Provided text:

____________________

As a nympho I receive many propositions from guys who promise to rock my world, pleez me up and down, make me feel like a woman, you name it they promise it. Sometimes the email simply says something like “hey baby im six feet tall, blue eyes, 180 lbs, 8″ of pure man, and can make you cum all night long.”
Aw, how sweet. Nothing woos the pants off a girl like an email filled with such dazzling displays of poetry. Good golly gosh, call me bedazzled. The guys who are nice enough to appeal to the over-educated side of me will also mention their IQ. Let’s not forget the real geniuses out there who fill their emails with six-syllable words that I’m pretty sure are not being used or even spelled correctly.
Wow. The pants are practically flying off my crotch in excitement.
I know that I’m in no position to be mocking people who hit on me, but come on. I’m speaking on behalf of disenchanted girls everywhere.
Crap come-ons like that didn’t work in college (and back then I was much less picky) and it definitely doesn’t work now. It takes more than “I have a big dick and I know how to use it” to arouse my interest. I’m going on six months without sex and hearing stupid shit like that just makes me that much more resolute in holding out.

____________________

Information shown:
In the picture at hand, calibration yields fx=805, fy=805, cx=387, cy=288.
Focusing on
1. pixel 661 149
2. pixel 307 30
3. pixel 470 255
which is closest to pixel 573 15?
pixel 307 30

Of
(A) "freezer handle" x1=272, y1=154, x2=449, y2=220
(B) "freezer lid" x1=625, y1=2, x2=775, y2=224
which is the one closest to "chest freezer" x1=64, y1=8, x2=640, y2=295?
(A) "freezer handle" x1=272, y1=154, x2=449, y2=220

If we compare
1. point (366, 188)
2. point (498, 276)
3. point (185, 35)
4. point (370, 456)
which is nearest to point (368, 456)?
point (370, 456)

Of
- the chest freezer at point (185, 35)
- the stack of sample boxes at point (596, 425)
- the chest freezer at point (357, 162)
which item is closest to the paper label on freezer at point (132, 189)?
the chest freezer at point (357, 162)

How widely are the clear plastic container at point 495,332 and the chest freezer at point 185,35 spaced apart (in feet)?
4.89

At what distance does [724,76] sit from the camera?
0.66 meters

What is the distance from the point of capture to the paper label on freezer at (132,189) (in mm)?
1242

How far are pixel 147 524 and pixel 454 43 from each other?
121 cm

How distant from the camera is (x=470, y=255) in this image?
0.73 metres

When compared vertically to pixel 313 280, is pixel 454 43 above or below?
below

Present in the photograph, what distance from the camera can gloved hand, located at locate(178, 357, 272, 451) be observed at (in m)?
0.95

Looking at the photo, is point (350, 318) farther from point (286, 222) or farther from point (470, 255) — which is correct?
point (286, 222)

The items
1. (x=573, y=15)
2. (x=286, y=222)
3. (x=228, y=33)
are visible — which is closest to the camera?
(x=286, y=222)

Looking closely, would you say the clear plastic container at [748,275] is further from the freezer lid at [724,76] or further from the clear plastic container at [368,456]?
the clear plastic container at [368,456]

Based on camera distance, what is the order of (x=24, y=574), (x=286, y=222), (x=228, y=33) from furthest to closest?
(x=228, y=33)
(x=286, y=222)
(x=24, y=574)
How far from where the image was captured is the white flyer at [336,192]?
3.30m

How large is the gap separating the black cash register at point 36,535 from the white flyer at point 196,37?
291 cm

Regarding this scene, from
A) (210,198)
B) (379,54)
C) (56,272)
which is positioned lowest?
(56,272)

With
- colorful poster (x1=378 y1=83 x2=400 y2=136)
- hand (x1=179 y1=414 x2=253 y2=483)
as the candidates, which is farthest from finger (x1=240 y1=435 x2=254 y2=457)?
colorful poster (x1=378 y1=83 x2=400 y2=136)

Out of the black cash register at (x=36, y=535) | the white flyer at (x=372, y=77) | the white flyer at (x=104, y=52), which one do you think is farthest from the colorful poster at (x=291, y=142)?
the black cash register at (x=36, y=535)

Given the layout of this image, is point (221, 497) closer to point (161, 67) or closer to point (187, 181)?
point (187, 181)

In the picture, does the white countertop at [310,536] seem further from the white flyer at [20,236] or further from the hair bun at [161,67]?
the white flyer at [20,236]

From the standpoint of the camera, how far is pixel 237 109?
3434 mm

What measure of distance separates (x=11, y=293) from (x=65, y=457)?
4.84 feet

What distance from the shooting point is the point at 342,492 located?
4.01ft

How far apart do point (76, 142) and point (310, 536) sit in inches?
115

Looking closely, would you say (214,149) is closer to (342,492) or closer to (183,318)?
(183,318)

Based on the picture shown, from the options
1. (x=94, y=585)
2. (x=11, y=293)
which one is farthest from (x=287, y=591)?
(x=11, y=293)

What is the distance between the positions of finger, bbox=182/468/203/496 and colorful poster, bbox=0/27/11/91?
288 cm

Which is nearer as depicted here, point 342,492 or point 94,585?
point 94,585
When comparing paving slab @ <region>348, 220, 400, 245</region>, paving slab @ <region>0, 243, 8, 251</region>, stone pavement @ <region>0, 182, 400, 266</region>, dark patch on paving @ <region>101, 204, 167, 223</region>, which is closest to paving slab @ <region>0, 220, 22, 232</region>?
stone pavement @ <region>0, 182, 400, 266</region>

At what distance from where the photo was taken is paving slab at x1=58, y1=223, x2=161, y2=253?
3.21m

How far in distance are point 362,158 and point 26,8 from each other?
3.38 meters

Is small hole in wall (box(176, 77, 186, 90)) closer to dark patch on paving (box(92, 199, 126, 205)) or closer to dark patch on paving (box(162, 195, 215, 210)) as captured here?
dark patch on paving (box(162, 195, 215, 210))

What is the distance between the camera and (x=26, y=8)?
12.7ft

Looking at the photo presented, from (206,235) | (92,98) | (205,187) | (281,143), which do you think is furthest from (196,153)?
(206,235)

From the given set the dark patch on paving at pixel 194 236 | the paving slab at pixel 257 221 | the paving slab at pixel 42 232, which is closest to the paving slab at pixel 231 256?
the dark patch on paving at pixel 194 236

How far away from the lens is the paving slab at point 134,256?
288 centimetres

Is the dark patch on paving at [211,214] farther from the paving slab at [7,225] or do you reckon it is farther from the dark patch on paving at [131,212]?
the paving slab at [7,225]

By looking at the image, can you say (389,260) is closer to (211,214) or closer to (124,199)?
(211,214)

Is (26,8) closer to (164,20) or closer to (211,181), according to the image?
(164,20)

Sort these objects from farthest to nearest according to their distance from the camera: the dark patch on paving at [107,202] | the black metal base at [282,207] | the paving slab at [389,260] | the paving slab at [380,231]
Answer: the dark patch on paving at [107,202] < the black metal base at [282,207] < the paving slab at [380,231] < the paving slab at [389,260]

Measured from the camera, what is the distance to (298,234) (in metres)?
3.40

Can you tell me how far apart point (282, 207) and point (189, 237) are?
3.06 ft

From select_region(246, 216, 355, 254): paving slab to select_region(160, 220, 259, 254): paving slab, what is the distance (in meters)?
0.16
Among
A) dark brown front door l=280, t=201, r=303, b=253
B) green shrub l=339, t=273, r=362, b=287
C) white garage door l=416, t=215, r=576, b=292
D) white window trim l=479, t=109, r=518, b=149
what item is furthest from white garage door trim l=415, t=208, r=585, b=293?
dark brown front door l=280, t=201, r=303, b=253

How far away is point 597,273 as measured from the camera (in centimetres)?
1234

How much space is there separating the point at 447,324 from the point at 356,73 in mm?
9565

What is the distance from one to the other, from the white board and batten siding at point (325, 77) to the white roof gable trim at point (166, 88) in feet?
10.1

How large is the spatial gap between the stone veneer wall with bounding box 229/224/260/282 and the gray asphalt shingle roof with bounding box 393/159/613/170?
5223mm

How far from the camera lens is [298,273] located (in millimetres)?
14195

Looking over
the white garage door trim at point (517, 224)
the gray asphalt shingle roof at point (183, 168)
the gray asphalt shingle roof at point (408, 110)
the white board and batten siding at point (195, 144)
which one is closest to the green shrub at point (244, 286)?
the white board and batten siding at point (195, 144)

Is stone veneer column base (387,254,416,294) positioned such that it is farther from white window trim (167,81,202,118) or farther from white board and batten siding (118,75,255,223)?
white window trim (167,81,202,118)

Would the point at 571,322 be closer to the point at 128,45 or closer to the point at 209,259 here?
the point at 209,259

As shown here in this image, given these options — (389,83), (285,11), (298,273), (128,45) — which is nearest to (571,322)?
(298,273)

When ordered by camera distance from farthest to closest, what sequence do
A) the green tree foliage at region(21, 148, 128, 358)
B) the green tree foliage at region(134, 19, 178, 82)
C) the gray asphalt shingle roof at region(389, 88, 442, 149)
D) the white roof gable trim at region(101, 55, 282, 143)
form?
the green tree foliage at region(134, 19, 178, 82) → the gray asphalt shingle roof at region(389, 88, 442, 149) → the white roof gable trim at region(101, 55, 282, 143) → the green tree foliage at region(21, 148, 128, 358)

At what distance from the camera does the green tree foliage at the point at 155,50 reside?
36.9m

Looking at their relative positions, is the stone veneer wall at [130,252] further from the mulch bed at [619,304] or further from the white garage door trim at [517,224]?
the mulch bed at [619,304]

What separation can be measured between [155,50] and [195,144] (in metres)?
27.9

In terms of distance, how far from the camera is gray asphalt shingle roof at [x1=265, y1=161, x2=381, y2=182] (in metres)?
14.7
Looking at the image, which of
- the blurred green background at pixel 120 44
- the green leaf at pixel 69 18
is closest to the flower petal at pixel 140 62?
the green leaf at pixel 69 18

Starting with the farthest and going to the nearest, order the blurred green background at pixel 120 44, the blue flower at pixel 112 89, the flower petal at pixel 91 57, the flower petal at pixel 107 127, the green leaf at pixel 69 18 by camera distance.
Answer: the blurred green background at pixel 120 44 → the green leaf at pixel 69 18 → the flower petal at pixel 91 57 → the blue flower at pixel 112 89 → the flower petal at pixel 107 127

____________________

Given instruction A: Translate this sentence from the post about email come-ons into Spanish: "I know that I’m in no position to be mocking people who hit on me, but come on."
Given instruction B: Decide whether each statement agrees with the post about email come-ons. Answer yes or no for each, and quote the words of the post that settle it. (i) The writer says come-ons like these worked in college. (ii) The writer is going on six months without sex. (iii) Some of the men mention their IQ.
Given instruction C: From the post about email come-ons, write out the part that opens with the words containing "As a nympho" and closes with "even spelled correctly.".

Right answer A: Sé que no estoy en posición de burlarme de quienes coquetean conmigo, pero, por favor.

Right answer B:
(i) No: "Crap come-ons like that didn’t work in college"
(ii) Yes: "I’m going on six months without sex"
(iii) Yes: "The guys who are nice enough to appeal to the over-educated side of me will also mention their IQ."

Right answer C:
As a nympho I receive many propositions from guys who promise to rock my world, pleez me up and down, make me feel like a woman, you name it they promise it. Sometimes the email simply says something like “hey baby im six feet tall, blue eyes, 180 lbs, 8″ of pure man, and can make you cum all night long.”
Aw, how sweet. Nothing woos the pants off a girl like an email filled with such dazzling displays of poetry. Good golly gosh, call me bedazzled. The guys who are nice enough to appeal to the over-educated side of me will also mention their IQ. Let’s not forget the real geniuses out there who fill their emails with six-syllable words that I’m pretty sure are not being used or even spelled correctly.